All of my puzzling aside, the moral of this week’s administrative law decisions is clear: Whether the question is costs, standing, or the decision to which a deliberative record relates, one may come to regret things left unsaid.
The final two decisions I will summarize are not about administrative law, but they are about laws that apply to administrators.
In Guffey v. Mauskopf, the Court (Judge Walker, joined by Judge Edwards) held unconstitutional provisions of the code of conduct of the Administrative Office of the United States Courts that prohibit its employees from engaging in partisan political expression outside of the office. Although recognizing that the government’s unique interests in its employees’ conduct allows it to regulate their speech in ways that it could not regulate the general public, it concluded that the Administrative Office had not carried its heavy burden to prove a that the regulated political activity threatens its operations. Judge Henderson dissented, relying on the Supreme Court’s decision in Williams-Yulee v. Florida Bar to hold that the Administrative Office had carried its burden.

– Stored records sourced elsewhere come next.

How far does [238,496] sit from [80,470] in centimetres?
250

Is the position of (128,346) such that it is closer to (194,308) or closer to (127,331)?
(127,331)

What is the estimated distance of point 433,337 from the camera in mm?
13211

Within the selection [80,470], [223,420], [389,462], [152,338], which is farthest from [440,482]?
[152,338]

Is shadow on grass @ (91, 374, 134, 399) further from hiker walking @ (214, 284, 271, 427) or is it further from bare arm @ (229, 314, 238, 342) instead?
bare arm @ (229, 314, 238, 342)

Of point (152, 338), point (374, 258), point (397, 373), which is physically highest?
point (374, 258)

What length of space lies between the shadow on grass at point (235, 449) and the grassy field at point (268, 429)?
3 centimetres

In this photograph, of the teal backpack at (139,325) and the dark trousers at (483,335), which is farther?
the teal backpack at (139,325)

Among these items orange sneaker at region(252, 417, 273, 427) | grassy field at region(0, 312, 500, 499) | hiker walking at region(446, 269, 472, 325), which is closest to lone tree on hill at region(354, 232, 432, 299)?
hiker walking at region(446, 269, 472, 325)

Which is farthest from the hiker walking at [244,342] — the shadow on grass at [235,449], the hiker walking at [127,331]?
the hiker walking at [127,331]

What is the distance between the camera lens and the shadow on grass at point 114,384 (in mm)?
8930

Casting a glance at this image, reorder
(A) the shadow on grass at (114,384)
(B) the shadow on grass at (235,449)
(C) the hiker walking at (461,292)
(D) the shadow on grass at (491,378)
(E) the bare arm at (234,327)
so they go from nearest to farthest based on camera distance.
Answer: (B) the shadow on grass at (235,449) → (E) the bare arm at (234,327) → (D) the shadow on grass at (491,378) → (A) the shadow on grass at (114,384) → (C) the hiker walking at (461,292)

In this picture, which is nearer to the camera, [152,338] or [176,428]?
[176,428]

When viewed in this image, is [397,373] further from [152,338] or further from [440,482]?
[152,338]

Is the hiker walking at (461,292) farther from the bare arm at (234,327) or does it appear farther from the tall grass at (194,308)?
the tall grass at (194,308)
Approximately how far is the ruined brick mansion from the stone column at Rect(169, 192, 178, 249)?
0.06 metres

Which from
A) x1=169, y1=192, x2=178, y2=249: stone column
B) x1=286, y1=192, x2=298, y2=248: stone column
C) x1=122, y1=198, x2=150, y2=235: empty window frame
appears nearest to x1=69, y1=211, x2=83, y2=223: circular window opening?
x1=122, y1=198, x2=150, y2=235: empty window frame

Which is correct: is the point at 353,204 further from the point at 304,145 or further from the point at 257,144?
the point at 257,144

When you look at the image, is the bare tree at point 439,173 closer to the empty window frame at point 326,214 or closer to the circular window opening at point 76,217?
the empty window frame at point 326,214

Two items of note: First, the majority revised the district court’s blanket injunction to prohibit enforcement of the code of conduct only against the plaintiffs. The Court explains its reasons for tailoring the remedy well. The opinion is worth a read for that reason alone.
Second, both majority and dissent employ the sort of interest balancing that the Supreme Court recently rejected for the Second Amendment in NYSRPA v. Bruen. What does the Supreme Court’s decision bode for interest-balancing under the First Amendment?
Finally, in Fraternal Order of Police v. District of Columbia, the Court rejected a police union’s challenge to a District of Columbia statute that eliminates the right of D.C. police officers to bargain over procedures for disciplining individual officers. Although the legal questions do not appear to have been close in this case, the opinion (Judge Katsas, joined by Judges Rogers and Millett) makes for interesting reading for students of constitutional law. It marches briskly through legal doctrine concerning the Equal Protection Clause and the Due Process Clause, as well as two less familiar clauses: the Bill of Attainder Clause and the Contract Clause.
* Then-Judge, now Justice, Jackson was a member of the panel at argument but did not participate in the opinion.